Giant Leap into Access Governance

SafePaaS

Giant Leap forward into the Access Governance space

SafePaaS continues its mission to provide the most useful platform that effectively governs the enterprise. The scope of modern access governance extends beyond simply managing access to resources in siloed IT systems. Access governance defines access controls, data policies, and security protocols for all information systems and data across the enterprise. SafePaaS now supports any ERP, any application, any database, and any cloud infrastructure to ensure enterprise-wide governance.

 


End-to-end certification


Performing access certification is crucial for avoiding access violations. Without access certification, the risk of security breaches increases. Regularly scheduled access reviews allow users to be assigned only the necessary access to perform their jobs. Access reviews are triggered when someone changes departments, job roles, or departs the organization to verify that employees have not accumulated excessive access while with the organization. Access certification also ensures that employee access does not continue after departure from the organization.

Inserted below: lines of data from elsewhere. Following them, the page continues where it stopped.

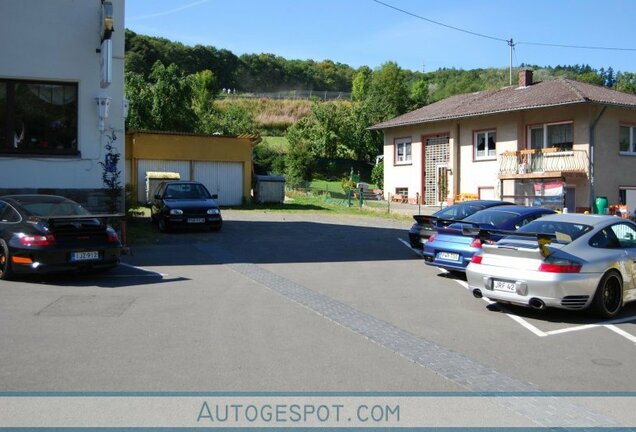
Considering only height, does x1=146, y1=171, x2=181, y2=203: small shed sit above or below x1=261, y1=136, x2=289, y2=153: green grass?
below

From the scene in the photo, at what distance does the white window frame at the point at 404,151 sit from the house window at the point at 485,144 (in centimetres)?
554

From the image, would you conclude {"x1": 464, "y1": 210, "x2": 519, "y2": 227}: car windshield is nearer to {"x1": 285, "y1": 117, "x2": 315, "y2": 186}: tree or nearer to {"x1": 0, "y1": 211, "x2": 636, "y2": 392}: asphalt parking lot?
{"x1": 0, "y1": 211, "x2": 636, "y2": 392}: asphalt parking lot

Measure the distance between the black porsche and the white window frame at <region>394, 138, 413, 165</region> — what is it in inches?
1199

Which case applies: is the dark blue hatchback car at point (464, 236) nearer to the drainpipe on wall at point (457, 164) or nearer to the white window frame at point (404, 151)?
the drainpipe on wall at point (457, 164)

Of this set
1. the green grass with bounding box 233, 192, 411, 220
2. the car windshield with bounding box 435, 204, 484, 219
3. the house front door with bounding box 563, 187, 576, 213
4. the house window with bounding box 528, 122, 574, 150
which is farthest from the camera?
the house window with bounding box 528, 122, 574, 150

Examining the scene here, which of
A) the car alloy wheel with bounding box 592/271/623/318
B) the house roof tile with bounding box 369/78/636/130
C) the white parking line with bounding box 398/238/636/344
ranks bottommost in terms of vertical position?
the white parking line with bounding box 398/238/636/344

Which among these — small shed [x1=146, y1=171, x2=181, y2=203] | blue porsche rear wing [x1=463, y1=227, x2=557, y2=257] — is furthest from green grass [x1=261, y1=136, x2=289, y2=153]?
blue porsche rear wing [x1=463, y1=227, x2=557, y2=257]

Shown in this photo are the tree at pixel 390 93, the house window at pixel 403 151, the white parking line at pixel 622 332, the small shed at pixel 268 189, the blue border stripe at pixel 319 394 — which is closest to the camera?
the blue border stripe at pixel 319 394

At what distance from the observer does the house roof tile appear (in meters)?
28.9

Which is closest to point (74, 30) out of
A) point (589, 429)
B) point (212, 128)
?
point (589, 429)

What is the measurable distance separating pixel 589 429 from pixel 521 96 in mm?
30666

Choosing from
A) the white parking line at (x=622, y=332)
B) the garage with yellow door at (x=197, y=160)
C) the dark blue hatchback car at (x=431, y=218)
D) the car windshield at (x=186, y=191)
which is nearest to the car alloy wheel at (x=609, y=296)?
the white parking line at (x=622, y=332)

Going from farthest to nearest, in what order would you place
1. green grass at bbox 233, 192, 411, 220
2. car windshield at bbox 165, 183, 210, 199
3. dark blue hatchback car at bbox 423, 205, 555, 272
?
green grass at bbox 233, 192, 411, 220 → car windshield at bbox 165, 183, 210, 199 → dark blue hatchback car at bbox 423, 205, 555, 272

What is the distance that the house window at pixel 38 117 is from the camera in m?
15.3
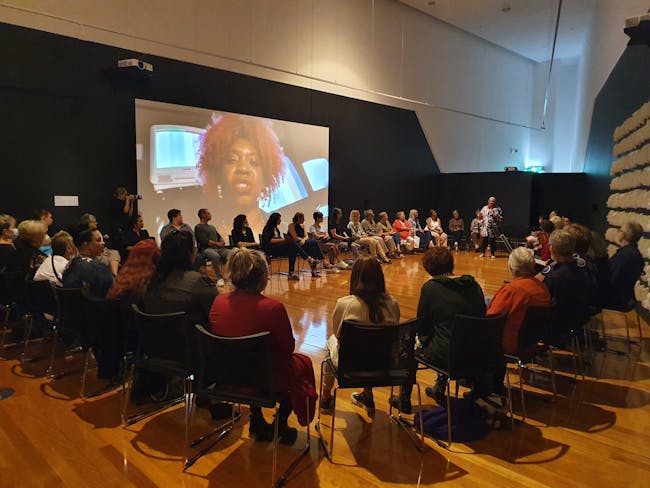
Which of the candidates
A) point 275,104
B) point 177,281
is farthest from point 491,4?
point 177,281

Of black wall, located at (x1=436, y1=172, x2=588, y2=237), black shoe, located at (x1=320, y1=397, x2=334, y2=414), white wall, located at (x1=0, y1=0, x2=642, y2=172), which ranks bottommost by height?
black shoe, located at (x1=320, y1=397, x2=334, y2=414)

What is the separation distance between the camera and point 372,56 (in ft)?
38.5

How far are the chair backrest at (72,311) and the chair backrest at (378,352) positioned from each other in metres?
1.86

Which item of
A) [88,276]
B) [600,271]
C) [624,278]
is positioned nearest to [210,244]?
[88,276]

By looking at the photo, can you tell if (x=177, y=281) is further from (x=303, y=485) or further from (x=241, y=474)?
(x=303, y=485)

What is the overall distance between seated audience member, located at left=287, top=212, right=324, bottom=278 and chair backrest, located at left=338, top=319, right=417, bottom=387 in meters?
5.31

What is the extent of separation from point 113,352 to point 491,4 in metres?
13.0

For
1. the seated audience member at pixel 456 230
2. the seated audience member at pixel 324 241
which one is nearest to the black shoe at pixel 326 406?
the seated audience member at pixel 324 241

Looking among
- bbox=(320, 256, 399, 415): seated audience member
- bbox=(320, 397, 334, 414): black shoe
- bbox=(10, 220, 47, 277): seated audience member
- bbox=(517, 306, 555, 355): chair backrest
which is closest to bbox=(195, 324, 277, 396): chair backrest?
bbox=(320, 256, 399, 415): seated audience member

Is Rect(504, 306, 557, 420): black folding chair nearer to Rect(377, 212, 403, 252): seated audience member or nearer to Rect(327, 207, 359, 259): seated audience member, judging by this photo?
Rect(327, 207, 359, 259): seated audience member

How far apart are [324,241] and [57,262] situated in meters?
5.55

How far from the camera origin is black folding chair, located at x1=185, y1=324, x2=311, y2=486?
2145mm

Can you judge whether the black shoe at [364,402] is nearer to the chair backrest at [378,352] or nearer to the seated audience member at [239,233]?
the chair backrest at [378,352]

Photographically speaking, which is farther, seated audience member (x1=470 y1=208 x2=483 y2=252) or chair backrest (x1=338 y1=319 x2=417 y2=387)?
seated audience member (x1=470 y1=208 x2=483 y2=252)
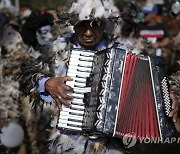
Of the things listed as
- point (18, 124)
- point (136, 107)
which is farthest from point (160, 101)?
point (18, 124)

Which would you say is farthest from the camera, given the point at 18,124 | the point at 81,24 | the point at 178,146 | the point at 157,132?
the point at 178,146

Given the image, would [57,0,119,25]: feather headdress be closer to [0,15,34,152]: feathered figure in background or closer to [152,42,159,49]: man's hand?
[0,15,34,152]: feathered figure in background

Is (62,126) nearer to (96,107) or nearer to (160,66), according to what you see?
(96,107)

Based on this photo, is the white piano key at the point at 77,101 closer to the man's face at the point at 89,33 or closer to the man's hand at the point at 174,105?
the man's face at the point at 89,33

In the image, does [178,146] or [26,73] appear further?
[178,146]

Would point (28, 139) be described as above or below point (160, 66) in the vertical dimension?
below

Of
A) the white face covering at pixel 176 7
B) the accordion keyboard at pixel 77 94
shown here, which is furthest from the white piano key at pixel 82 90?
the white face covering at pixel 176 7

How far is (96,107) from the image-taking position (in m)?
3.51

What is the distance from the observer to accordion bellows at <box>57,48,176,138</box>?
3488 millimetres

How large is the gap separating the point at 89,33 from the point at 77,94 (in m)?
0.52

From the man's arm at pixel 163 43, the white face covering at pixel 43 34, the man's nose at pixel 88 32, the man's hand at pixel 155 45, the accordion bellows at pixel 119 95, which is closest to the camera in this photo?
the accordion bellows at pixel 119 95

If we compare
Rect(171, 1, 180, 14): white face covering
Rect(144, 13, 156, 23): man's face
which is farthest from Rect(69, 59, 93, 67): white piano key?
Rect(171, 1, 180, 14): white face covering

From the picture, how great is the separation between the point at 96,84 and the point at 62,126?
405 mm

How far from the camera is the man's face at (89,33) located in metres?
3.75
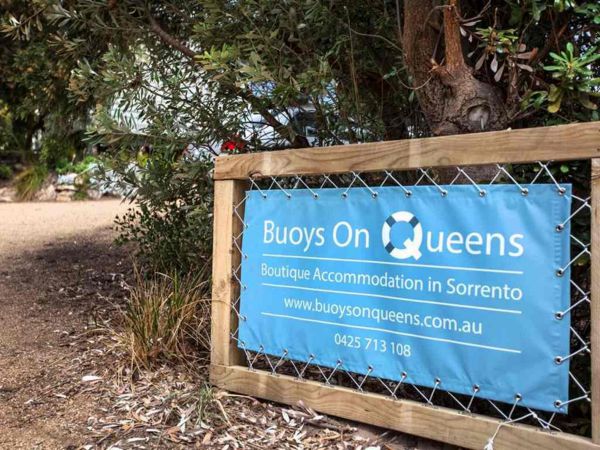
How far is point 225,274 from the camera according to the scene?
11.1ft

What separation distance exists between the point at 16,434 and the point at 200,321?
1.26m

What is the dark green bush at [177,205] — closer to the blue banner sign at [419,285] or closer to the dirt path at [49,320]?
the dirt path at [49,320]

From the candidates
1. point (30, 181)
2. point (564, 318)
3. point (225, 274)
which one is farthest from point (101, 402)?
point (30, 181)

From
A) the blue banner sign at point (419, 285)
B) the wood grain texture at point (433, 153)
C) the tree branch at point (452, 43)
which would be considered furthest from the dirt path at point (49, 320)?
the tree branch at point (452, 43)

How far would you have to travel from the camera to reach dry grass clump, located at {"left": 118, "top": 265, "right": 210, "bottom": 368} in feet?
12.2

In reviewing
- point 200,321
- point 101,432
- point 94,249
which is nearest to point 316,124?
point 200,321

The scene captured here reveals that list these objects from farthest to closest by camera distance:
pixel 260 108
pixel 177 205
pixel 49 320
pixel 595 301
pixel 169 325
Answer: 1. pixel 177 205
2. pixel 49 320
3. pixel 260 108
4. pixel 169 325
5. pixel 595 301

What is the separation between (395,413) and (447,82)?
5.43 feet

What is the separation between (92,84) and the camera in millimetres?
4547

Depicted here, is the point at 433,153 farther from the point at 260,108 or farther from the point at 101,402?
the point at 101,402

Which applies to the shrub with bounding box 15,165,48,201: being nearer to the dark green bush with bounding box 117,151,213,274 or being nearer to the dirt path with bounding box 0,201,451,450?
the dirt path with bounding box 0,201,451,450

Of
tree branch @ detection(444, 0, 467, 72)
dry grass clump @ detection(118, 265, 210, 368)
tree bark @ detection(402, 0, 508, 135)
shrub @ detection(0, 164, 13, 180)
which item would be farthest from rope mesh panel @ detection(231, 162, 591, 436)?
shrub @ detection(0, 164, 13, 180)

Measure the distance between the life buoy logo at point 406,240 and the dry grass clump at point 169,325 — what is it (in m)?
1.62

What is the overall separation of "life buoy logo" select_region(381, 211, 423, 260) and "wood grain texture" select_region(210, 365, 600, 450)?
0.67 meters
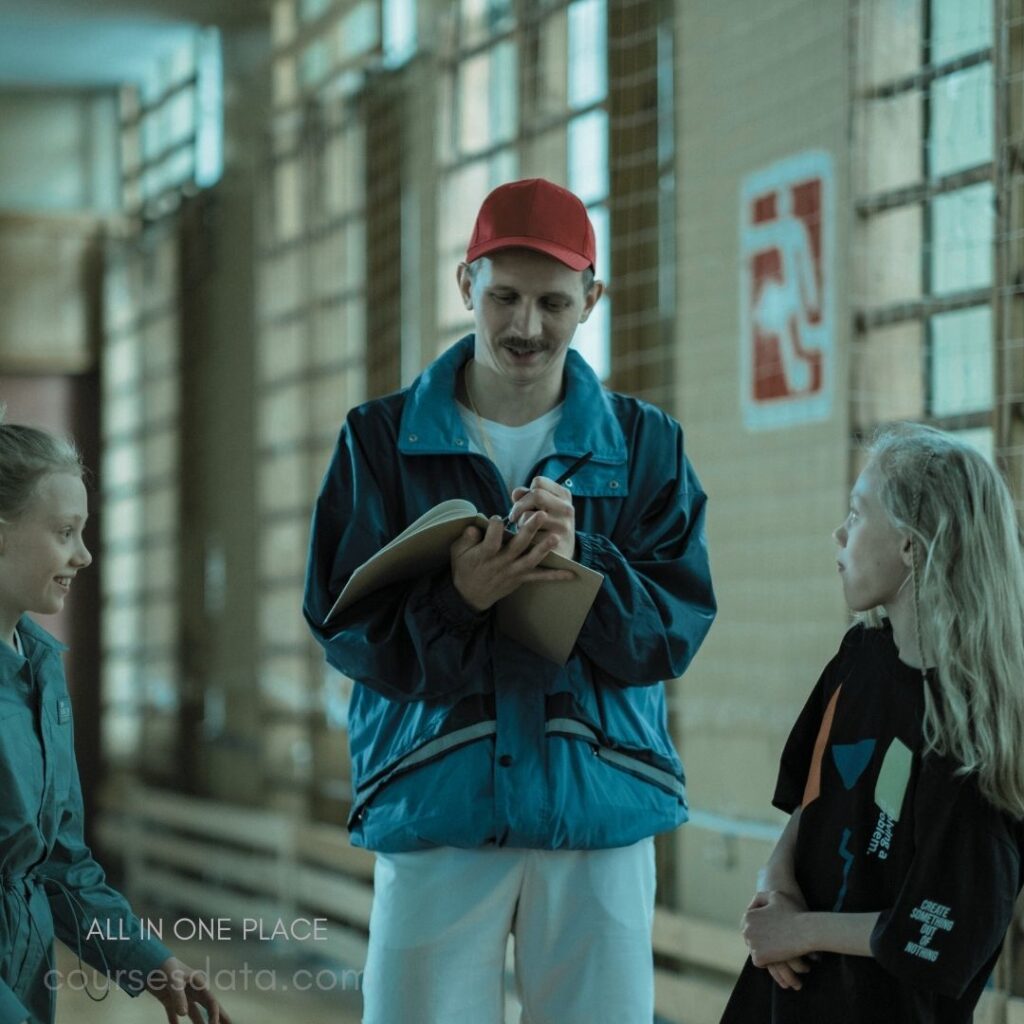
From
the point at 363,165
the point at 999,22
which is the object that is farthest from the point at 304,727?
the point at 999,22

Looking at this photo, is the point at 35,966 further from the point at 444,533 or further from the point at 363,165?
the point at 363,165

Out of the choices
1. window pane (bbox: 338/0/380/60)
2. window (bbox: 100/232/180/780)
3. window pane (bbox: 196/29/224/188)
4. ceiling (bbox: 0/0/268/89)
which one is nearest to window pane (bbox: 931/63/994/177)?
window pane (bbox: 338/0/380/60)

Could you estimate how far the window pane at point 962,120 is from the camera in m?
2.36

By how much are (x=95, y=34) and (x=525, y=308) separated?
4.46 m

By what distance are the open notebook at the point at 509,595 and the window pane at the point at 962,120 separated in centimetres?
134

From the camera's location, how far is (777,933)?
51.4 inches

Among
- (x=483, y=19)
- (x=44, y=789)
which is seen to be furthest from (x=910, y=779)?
(x=483, y=19)

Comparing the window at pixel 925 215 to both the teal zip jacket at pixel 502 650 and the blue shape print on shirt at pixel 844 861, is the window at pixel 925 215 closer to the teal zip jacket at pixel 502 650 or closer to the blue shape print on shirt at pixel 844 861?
the teal zip jacket at pixel 502 650

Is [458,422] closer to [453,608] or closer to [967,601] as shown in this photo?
[453,608]

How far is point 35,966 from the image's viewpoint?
52.4 inches

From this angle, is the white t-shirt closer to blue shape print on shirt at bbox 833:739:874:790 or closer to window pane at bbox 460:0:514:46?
blue shape print on shirt at bbox 833:739:874:790

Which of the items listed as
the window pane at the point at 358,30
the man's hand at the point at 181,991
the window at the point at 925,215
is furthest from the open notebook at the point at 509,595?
the window pane at the point at 358,30

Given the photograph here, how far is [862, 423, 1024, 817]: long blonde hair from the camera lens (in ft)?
4.03

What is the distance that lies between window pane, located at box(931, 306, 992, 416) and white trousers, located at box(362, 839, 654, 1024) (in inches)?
49.7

Enterprise-wide user access request management


Organizations with complex enterprise systems require Identity Lifecycle Management solutions to control access for onboarding employees, contractors, and third parties. Any change to work assignments or departures from the organization requires immediate updates to security privileges in compliance with access governance policies to ensure users only have access to what they need while removing access they don’t need. Policy-based access management also improves user productivity while preventing unauthorized users from accessing business-critical systems. 


Enterprise Roles Management


Today, many organizations manually maintain changes to security privileges that enable role-based access controls (RBAC) to critical business information systems. The downside: the manual management of roles does not simulate or prevent security risks that can result in cyber attacks, security breaches, and audit findings. Roles are requested and assigned to users using high-level descriptions from outdated or inaccurate catalogs.